**TASK GOAL**
Return all of the entries, keeping every word and mark as it is.

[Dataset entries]
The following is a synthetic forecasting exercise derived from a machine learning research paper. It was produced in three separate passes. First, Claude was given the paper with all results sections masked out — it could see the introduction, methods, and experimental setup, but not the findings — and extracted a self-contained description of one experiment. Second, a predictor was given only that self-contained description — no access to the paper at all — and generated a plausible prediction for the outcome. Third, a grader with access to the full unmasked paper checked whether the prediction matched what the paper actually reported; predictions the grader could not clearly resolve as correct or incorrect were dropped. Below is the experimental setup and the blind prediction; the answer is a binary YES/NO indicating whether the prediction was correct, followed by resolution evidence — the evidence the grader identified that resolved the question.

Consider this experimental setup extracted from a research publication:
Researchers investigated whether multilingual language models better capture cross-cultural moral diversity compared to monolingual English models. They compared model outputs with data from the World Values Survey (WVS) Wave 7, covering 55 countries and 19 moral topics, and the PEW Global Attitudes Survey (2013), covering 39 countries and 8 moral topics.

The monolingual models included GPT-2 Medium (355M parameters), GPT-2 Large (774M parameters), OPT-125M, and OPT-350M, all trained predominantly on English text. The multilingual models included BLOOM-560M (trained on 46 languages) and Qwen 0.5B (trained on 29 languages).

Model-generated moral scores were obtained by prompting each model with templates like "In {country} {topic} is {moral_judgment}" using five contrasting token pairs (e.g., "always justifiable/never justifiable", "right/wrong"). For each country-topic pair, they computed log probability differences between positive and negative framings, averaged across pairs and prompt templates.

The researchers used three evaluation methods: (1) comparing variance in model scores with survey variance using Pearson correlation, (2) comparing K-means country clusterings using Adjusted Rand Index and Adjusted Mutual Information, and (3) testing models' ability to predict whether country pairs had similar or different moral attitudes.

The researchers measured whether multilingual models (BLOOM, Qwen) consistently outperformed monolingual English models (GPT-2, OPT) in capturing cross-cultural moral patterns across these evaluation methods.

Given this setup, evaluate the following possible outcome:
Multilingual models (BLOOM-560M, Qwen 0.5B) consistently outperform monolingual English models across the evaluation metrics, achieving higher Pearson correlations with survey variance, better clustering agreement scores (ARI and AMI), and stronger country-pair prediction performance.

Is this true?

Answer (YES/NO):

**SOLUTION TO THIS TASK**
The following is a synthetic forecasting exercise derived from a machine learning research paper. It was produced in three separate passes. First, Claude was given the paper with all results sections masked out — it could see the introduction, methods, and experimental setup, but not the findings — and extracted a self-contained description of one experiment. Second, a predictor was given only that self-contained description — no access to the paper at all — and generated a plausible prediction for the outcome. Third, a grader with access to the full unmasked paper checked whether the prediction matched what the paper actually reported; predictions the grader could not clearly resolve as correct or incorrect were dropped. Below is the experimental setup and the blind prediction; the answer is a binary YES/NO indicating whether the prediction was correct, followed by resolution evidence — the evidence the grader identified that resolved the question.

Consider this experimental setup extracted from a research publication:
Researchers investigated whether multilingual language models better capture cross-cultural moral diversity compared to monolingual English models. They compared model outputs with data from the World Values Survey (WVS) Wave 7, covering 55 countries and 19 moral topics, and the PEW Global Attitudes Survey (2013), covering 39 countries and 8 moral topics.

The monolingual models included GPT-2 Medium (355M parameters), GPT-2 Large (774M parameters), OPT-125M, and OPT-350M, all trained predominantly on English text. The multilingual models included BLOOM-560M (trained on 46 languages) and Qwen 0.5B (trained on 29 languages).

Model-generated moral scores were obtained by prompting each model with templates like "In {country} {topic} is {moral_judgment}" using five contrasting token pairs (e.g., "always justifiable/never justifiable", "right/wrong"). For each country-topic pair, they computed log probability differences between positive and negative framings, averaged across pairs and prompt templates.

The researchers used three evaluation methods: (1) comparing variance in model scores with survey variance using Pearson correlation, (2) comparing K-means country clusterings using Adjusted Rand Index and Adjusted Mutual Information, and (3) testing models' ability to predict whether country pairs had similar or different moral attitudes.

The researchers measured whether multilingual models (BLOOM, Qwen) consistently outperformed monolingual English models (GPT-2, OPT) in capturing cross-cultural moral patterns across these evaluation methods.

Given this setup, evaluate the following possible outcome:
Multilingual models (BLOOM-560M, Qwen 0.5B) consistently outperform monolingual English models across the evaluation metrics, achieving higher Pearson correlations with survey variance, better clustering agreement scores (ARI and AMI), and stronger country-pair prediction performance.

Is this true?

Answer (YES/NO):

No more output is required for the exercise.